Mustafa Fehmi Kubilay |
Mustafa Fehmi Kubilay, 1930'da İzmir Menemen'de Asteğmen rütbesiyle askerlik görevini yapmaktaydı. Nakşibendi tarikatı Şeyhi Esat’ın propagandacılarından Laz İbrahim tarafından yönlendirilen çember sakallı, sarıklı ve cüppeli 4'ü silahlı 6 kişi, 23 Aralık 1930'da sabah namazını takiben camiden aldıkları Yeşil Sancağı yola dikerek silah zoruyla etraflarına adam toplamaya başladılar. Elebaşılar arasında; Giritli Derviş Mehmet, Şamdan Mehmet, Sütçü Mehmet Emin, Nalıncı Hasan, Küçük Hasan vardı. Derviş Mehmet camide namaz kılanlara kendini “Mehdi” olarak tanıttı ve dini korumaya geldiklerini söyledi. Arkalarında 70 bin kişilik halife ordusu olduğunu, öğle saatlerine kadar şeriat bayrağı altında toplanmayanların kılıçtan geçirileceğini söyleyerek tehdit ettiler. Diktikleri bayrağın çevresinde dönmeye, tekbir getirmeye, zikretmeye ve “Şapka giyen kafirdir! Yakında yine şeriata dönülecektir.”

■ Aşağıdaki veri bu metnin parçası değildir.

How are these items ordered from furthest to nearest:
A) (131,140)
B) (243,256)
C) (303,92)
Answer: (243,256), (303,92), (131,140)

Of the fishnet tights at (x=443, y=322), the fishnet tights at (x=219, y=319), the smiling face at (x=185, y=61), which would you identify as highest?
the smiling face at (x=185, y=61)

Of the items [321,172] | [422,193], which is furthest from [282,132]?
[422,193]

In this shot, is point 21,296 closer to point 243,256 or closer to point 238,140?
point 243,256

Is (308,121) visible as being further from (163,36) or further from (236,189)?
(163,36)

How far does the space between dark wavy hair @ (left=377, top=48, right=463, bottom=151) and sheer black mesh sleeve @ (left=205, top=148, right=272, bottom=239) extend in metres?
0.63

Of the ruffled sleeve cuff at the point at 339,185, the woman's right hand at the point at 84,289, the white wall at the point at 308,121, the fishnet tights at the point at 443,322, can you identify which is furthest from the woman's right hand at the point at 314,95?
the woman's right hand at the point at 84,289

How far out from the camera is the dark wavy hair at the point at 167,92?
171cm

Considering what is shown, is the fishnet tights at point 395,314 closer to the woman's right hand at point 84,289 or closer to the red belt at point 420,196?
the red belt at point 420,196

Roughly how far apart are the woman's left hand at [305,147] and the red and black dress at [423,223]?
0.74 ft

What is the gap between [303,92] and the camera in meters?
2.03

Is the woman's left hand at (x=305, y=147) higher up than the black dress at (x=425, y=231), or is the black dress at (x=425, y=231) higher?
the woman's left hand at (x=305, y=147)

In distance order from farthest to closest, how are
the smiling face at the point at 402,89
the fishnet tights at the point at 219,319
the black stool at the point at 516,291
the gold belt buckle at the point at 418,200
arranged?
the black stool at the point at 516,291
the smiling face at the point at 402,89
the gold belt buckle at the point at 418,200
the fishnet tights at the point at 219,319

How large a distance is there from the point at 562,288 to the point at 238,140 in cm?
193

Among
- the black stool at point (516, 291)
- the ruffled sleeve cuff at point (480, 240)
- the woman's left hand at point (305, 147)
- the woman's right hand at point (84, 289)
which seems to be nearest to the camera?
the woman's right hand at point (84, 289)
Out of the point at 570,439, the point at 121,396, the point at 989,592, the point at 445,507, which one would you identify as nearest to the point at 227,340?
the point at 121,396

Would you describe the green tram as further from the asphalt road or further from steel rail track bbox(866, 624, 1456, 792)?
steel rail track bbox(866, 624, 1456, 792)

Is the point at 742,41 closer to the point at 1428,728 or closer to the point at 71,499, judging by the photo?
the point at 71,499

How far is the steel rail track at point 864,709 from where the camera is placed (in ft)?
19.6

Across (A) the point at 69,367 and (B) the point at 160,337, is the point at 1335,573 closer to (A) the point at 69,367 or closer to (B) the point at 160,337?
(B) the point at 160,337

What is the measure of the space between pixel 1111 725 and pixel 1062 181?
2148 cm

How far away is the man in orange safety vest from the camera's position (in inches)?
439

diyerek bir isyan hareketi başlatmak istediler. Olayların ilçedeki askeri birlikte duyulmasıyla Asteğmen Kubilay bir manga askerle olay yerine gönderildi. Kubilay askerlerin yanından ayrılarak tek başına onların arasına girip teslim olmalarını istedi. Gruptan biri ateş ederek Asteğmen Kubilay’ı yaraladı. Karşıdan bunu gören askerler ateş açtılar. Fakat tüfeklerinde öldürücü etkisi olmayan manevra fişekleri vardı. Derviş Mehmet “bana kurşun işlemiyor” diyerek halkı kandırmaya çalıştı. Kubilay yaralı halde cami avlusuna sığındıysa da, Derviş Mehmet ve arkadaşları peşi sıra geldiler. Derviş Mehmet, çantasını açıp testere ağızlı bağ bıçağını çıkardı ve yaralı Asteğmen Kubilay'ın başını kesti. Kesik başı yeşil bayrağın sopasına dikmeye çalıştılar ancak başaramadılar. Birisi ip getirdi ve Kubilay'ın başı yeşil bayrağın dikili olduğu sopaya iple bağlandı. Olay yerine yetişen Bekçi Hasan ateş edip gruptan birini yaraladı. Ancak açılan ateş sonucu o da şehit oldu. O'nun yardımına koşan Bekçi Şevki de açılan ateş sonucu şehit oldu. Olay yerine gelen askeri birlikle çatışan hainlerden Derviş Mehmet ve bazıları öldürülürken bazıları kaçtı. Kaçanlar sonra yakalanmış isyanda suçu olanlar yargılanarak en ağır cezalara çarptırılmışlardır.